History of Joseph Kony and Lord Resistance Army
Joseph Kony joined the Uganda People's Democratic Army, a rebel alliance formed after Museveni's nascent National Resistance Army came to power in 1986. He became a key ally to Alice Lakwena, an spiritual healer whose following, the Holy Spirit Movement, led the UPDA . After Lakwena suffered a devastating defeat against the Ugandan government in a battle at Jinja, she fled to Kenya and Kony emerged as the leader of the forces causing shift in the rebels' strategy and a new name: the Lord's Resistance Army.

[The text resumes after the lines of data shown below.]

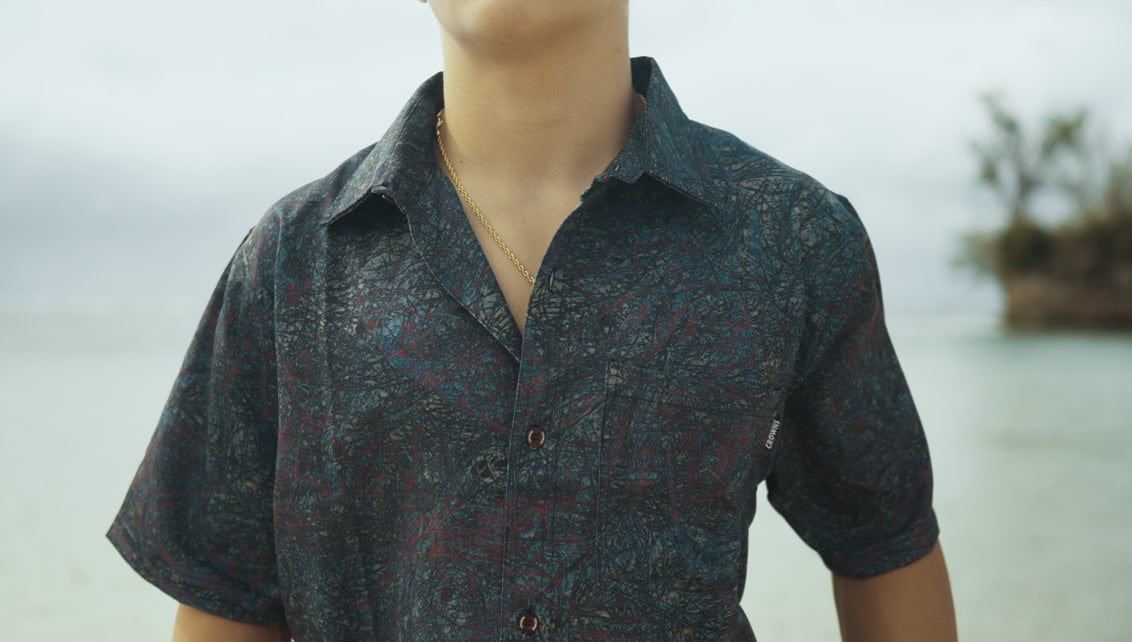 Kodda Niyok Button Up - Isa ( MultiColor)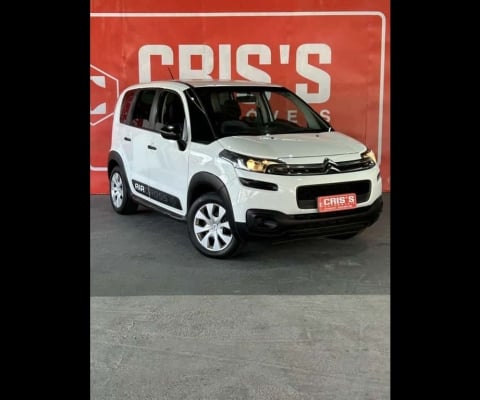 Citroën AirCross Start 1.6 Flex 16V 5p Mec.  - Branca - 2018/2019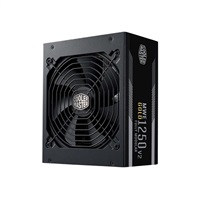 Cooler Master zdroj 1250W MWE Gold, 140mm, 80+ Gold, Plně modulární, ATX 3.1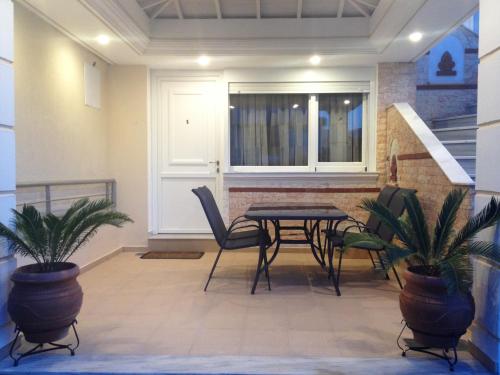 شرفة/ تراس, Villa Verano in آبروفالتا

The LRA took to Uganda's north and began to operate almost exclusively against civilian targets, rather than the Ugandan military. Under Kony's control, the LRA used brutal tactics, forcing millions from homes and abducting boys and girls to become fighters or forced "wives" to LRA members. Sponsored in part by the government of Sudan, the LRA conducted operations in both the Democratic Republic of Congo and South Sudan, though activity in the latter has almost ceased due to the forging of a comprehensive peace between north and south and the creation of an independent South Sudan.
In 2005, Kony was indicted by the International Criminal Court for leading the LRA. Though not fully endorsed by international observers, Museveni won Uganda's two recent multi-party elections and thus pursued kony , both by Ugandan troops - including ex-LRA fighters - and now by a contingent of about 100 American "combat-ready" special forces.